What to work on: Please go through the records below and keep only the lines that contain the word "green".

Material provided:
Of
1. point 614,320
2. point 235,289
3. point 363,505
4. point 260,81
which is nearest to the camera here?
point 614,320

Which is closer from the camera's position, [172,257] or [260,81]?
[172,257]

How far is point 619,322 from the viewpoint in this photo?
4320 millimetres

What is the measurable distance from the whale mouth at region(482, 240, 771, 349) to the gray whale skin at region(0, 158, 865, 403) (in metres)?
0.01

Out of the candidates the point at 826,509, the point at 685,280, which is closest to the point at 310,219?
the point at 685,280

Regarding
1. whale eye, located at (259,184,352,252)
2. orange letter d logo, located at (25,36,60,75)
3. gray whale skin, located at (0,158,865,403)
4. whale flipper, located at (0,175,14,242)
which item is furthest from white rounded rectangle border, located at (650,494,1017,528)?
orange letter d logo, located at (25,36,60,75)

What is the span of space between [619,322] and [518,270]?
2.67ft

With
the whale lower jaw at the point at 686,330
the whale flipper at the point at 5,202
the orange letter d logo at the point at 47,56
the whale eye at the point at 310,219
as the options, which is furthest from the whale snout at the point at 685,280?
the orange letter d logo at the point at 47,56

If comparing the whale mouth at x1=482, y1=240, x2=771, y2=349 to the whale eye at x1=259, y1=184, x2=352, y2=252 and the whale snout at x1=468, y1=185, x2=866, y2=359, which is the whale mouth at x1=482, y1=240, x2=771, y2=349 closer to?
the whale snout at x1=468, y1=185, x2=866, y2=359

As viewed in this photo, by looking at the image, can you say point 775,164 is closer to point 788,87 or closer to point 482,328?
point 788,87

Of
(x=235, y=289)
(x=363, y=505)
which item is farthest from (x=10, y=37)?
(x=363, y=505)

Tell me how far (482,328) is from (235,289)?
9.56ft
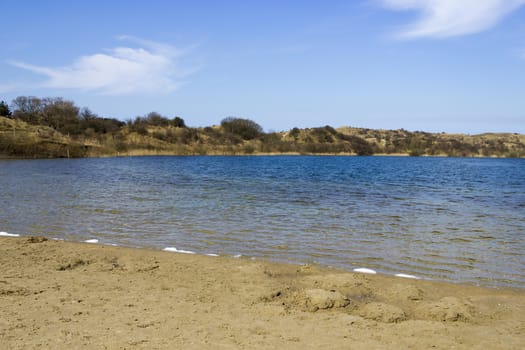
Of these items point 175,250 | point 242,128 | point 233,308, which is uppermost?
point 242,128

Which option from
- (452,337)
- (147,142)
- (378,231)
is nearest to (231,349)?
→ (452,337)

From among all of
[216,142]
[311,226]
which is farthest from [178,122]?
A: [311,226]

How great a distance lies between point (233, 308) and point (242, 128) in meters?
133

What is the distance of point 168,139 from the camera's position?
115m

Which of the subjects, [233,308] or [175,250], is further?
[175,250]

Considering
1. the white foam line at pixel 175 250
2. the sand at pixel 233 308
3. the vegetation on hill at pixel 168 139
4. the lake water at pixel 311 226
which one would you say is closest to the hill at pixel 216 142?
the vegetation on hill at pixel 168 139

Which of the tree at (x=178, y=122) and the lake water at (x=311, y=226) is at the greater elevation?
the tree at (x=178, y=122)

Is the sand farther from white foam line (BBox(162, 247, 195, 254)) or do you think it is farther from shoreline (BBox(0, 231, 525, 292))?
white foam line (BBox(162, 247, 195, 254))

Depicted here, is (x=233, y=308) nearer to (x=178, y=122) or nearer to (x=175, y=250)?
(x=175, y=250)

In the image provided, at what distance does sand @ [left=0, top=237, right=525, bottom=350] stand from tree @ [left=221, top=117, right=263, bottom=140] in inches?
4990

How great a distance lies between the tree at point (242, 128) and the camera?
447ft

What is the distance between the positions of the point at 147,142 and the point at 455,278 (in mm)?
104669

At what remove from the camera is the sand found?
16.1 ft

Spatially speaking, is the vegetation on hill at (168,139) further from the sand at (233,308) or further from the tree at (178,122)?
the sand at (233,308)
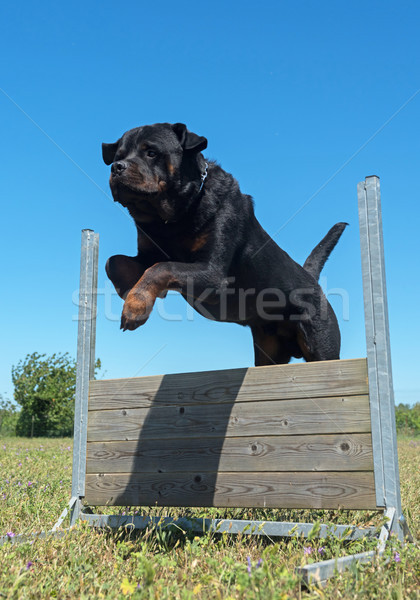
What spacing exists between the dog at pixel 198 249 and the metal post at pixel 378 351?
82cm

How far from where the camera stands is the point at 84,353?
3551mm

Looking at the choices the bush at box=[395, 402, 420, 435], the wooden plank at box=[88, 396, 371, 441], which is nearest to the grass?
the wooden plank at box=[88, 396, 371, 441]

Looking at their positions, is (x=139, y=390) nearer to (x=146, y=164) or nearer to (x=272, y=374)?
(x=272, y=374)

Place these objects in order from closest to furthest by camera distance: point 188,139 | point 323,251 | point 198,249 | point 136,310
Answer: point 136,310 → point 198,249 → point 188,139 → point 323,251

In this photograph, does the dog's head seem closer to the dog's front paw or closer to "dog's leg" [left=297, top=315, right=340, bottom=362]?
the dog's front paw

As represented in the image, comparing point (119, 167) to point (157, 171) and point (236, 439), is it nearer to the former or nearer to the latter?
point (157, 171)

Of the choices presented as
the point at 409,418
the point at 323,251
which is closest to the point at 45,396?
the point at 409,418

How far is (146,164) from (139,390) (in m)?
1.41

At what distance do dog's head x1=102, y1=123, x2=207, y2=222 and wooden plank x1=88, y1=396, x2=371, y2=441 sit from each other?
120 centimetres

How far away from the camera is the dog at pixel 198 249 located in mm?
2959

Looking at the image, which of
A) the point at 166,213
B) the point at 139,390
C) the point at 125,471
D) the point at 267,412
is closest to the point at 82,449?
the point at 125,471

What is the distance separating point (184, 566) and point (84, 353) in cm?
159

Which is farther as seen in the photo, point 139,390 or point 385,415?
point 139,390

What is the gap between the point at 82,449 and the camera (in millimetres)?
3502
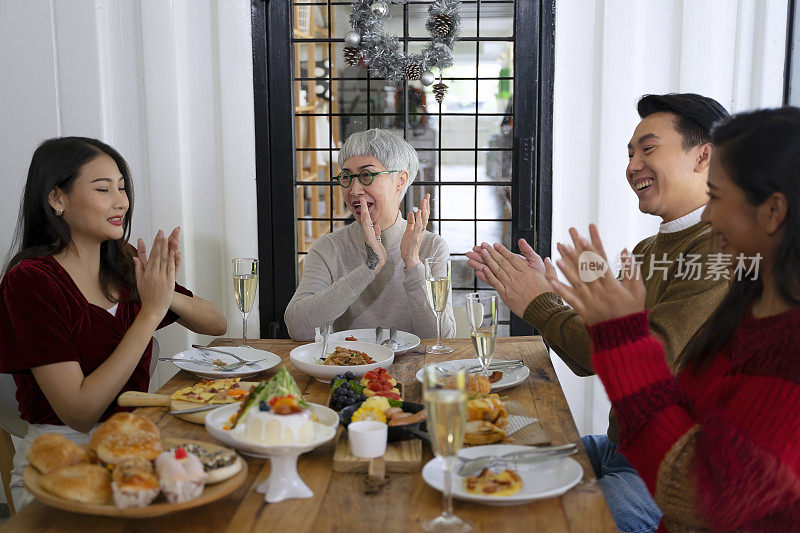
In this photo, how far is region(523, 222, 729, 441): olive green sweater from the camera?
1828 mm

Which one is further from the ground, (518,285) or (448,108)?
(448,108)

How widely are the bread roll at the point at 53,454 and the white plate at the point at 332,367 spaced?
709 millimetres

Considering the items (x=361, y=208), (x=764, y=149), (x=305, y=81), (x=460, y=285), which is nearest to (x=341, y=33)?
(x=305, y=81)

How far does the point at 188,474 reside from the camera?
1139 mm

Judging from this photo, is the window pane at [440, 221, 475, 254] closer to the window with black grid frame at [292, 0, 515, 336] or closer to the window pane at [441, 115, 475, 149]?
the window with black grid frame at [292, 0, 515, 336]

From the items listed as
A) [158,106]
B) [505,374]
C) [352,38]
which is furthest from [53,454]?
[352,38]

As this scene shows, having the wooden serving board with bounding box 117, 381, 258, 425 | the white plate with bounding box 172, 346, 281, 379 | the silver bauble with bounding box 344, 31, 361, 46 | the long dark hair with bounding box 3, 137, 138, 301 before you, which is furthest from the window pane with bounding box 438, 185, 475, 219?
the wooden serving board with bounding box 117, 381, 258, 425

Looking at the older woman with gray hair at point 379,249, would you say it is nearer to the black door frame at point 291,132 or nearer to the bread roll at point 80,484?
the black door frame at point 291,132

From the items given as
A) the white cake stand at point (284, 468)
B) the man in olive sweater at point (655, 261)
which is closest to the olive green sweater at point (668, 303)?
the man in olive sweater at point (655, 261)

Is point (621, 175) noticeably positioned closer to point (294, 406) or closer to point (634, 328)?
point (634, 328)

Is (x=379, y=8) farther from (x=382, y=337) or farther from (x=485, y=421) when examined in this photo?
(x=485, y=421)

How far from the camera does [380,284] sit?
2.71 metres

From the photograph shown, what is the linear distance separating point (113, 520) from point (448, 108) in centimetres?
239

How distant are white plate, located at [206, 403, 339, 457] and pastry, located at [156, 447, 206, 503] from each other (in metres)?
0.09
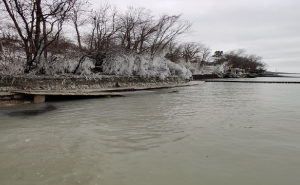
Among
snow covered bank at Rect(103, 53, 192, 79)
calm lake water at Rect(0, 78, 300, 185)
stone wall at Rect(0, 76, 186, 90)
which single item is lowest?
calm lake water at Rect(0, 78, 300, 185)

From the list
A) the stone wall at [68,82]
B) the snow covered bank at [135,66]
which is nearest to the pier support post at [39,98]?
the stone wall at [68,82]

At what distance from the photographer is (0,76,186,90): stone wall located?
11250 millimetres

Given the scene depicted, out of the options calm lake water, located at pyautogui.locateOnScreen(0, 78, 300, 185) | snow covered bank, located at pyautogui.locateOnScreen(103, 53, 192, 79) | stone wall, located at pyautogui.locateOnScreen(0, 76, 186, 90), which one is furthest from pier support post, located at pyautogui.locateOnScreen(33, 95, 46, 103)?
snow covered bank, located at pyautogui.locateOnScreen(103, 53, 192, 79)

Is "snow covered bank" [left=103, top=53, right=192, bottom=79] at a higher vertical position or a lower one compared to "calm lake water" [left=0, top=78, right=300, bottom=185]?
higher

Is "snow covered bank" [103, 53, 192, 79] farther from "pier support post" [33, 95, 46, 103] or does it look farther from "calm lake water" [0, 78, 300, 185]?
"calm lake water" [0, 78, 300, 185]

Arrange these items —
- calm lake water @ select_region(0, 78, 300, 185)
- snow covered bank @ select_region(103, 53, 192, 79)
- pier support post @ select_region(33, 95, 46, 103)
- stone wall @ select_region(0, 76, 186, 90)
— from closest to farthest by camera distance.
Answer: calm lake water @ select_region(0, 78, 300, 185) < pier support post @ select_region(33, 95, 46, 103) < stone wall @ select_region(0, 76, 186, 90) < snow covered bank @ select_region(103, 53, 192, 79)

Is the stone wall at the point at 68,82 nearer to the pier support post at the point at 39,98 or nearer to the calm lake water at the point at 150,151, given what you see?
the pier support post at the point at 39,98

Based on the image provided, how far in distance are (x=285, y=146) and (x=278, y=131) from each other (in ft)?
3.78

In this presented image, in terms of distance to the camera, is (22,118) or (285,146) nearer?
(285,146)

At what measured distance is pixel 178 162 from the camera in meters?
3.42

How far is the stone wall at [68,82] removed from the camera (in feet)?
36.9

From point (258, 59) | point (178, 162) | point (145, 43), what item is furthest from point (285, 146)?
point (258, 59)

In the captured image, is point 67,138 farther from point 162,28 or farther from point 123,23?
point 162,28

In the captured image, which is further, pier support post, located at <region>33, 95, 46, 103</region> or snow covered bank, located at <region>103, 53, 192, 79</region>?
snow covered bank, located at <region>103, 53, 192, 79</region>
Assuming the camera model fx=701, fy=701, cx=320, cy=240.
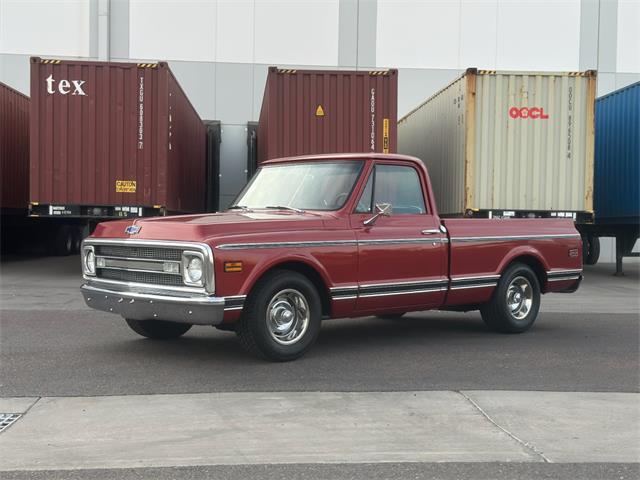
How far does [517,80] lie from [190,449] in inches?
488

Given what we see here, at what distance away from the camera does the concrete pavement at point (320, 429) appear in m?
4.02

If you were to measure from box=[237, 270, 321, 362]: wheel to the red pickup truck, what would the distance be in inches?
0.5

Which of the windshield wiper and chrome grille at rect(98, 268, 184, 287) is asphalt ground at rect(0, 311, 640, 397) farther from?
the windshield wiper

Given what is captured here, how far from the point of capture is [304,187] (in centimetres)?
705

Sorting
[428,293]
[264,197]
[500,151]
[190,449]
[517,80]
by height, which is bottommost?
[190,449]

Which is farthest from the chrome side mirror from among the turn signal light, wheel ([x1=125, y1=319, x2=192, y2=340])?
wheel ([x1=125, y1=319, x2=192, y2=340])

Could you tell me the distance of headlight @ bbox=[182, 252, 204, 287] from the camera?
18.6 feet

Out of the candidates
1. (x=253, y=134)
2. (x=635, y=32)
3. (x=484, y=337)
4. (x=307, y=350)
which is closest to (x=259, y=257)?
(x=307, y=350)

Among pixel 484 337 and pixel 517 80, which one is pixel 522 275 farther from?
A: pixel 517 80

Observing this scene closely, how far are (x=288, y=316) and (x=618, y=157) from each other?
42.1 feet

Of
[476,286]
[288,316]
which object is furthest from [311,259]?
[476,286]

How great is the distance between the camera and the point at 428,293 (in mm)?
7219

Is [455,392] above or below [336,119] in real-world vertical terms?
below

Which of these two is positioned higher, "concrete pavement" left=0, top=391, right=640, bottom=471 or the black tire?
the black tire
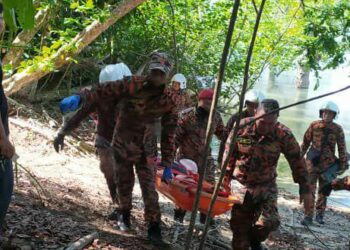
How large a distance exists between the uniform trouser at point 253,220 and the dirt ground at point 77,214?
0.35m

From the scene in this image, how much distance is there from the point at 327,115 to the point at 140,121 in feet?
12.7

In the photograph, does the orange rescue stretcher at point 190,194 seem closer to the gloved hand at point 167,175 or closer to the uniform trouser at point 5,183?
the gloved hand at point 167,175

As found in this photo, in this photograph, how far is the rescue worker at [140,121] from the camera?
447cm

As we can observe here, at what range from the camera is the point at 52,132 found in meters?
9.35

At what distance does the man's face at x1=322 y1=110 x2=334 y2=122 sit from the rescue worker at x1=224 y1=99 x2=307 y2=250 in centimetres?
310

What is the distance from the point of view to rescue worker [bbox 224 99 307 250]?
455 centimetres

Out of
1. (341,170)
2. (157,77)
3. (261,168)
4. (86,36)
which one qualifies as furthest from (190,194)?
(341,170)

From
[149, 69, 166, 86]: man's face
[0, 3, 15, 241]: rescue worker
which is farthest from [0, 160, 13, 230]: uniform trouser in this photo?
[149, 69, 166, 86]: man's face

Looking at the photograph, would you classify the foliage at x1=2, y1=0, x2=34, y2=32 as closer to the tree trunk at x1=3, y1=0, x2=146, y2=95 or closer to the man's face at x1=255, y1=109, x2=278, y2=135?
→ the man's face at x1=255, y1=109, x2=278, y2=135

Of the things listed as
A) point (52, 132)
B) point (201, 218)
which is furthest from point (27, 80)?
point (201, 218)

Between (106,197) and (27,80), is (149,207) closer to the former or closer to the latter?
(106,197)

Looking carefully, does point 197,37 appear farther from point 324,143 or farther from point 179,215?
point 179,215

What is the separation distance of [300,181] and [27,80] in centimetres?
494

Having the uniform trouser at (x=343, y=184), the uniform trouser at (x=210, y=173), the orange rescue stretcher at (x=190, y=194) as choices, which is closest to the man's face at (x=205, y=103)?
the uniform trouser at (x=210, y=173)
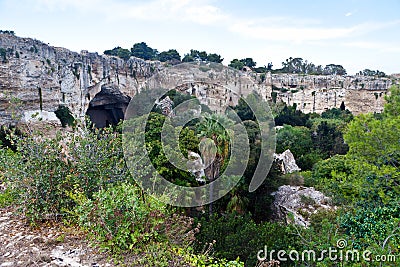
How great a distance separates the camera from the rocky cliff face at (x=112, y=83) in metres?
17.5

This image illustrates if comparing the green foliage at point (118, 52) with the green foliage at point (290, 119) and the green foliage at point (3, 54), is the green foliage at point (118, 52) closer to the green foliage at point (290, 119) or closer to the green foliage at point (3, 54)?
the green foliage at point (290, 119)

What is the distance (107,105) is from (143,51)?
29771mm

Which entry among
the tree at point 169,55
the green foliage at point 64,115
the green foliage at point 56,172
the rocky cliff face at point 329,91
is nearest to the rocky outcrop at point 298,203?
the green foliage at point 56,172

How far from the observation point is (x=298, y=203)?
12367 mm

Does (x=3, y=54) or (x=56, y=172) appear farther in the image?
(x=3, y=54)

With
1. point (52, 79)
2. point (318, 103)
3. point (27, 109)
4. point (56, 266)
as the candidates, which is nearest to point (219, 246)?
point (56, 266)

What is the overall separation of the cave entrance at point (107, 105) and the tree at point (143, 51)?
24007 millimetres

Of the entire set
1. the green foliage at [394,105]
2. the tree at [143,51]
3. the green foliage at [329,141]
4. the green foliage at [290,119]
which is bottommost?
the green foliage at [329,141]

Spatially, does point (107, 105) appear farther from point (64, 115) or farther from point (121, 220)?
point (121, 220)

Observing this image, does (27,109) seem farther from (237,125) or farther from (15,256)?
(15,256)

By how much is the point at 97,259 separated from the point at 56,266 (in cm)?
39

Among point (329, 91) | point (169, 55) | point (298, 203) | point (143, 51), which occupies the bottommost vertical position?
point (298, 203)

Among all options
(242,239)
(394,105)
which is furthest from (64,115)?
(394,105)

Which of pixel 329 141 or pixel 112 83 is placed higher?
pixel 112 83
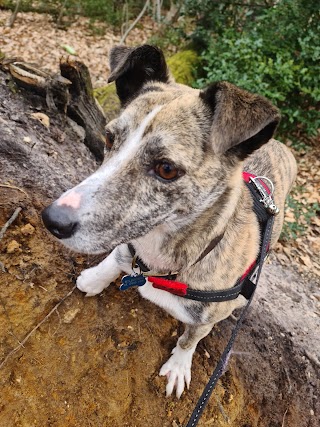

The result:
In this photo, how far is region(523, 222, 729, 441): olive green sweater from the camera?
which is closest to the olive green sweater at point (668, 303)?
This image illustrates if comparing the green foliage at point (118, 52) with the green foliage at point (290, 119) and the green foliage at point (3, 54), is the green foliage at point (118, 52) closer to the green foliage at point (290, 119) or closer to the green foliage at point (3, 54)?
the green foliage at point (290, 119)
the green foliage at point 64,115
the green foliage at point 56,172
the green foliage at point 56,172
1. the green foliage at [394,105]
3. the green foliage at [329,141]
4. the green foliage at [290,119]
the green foliage at [329,141]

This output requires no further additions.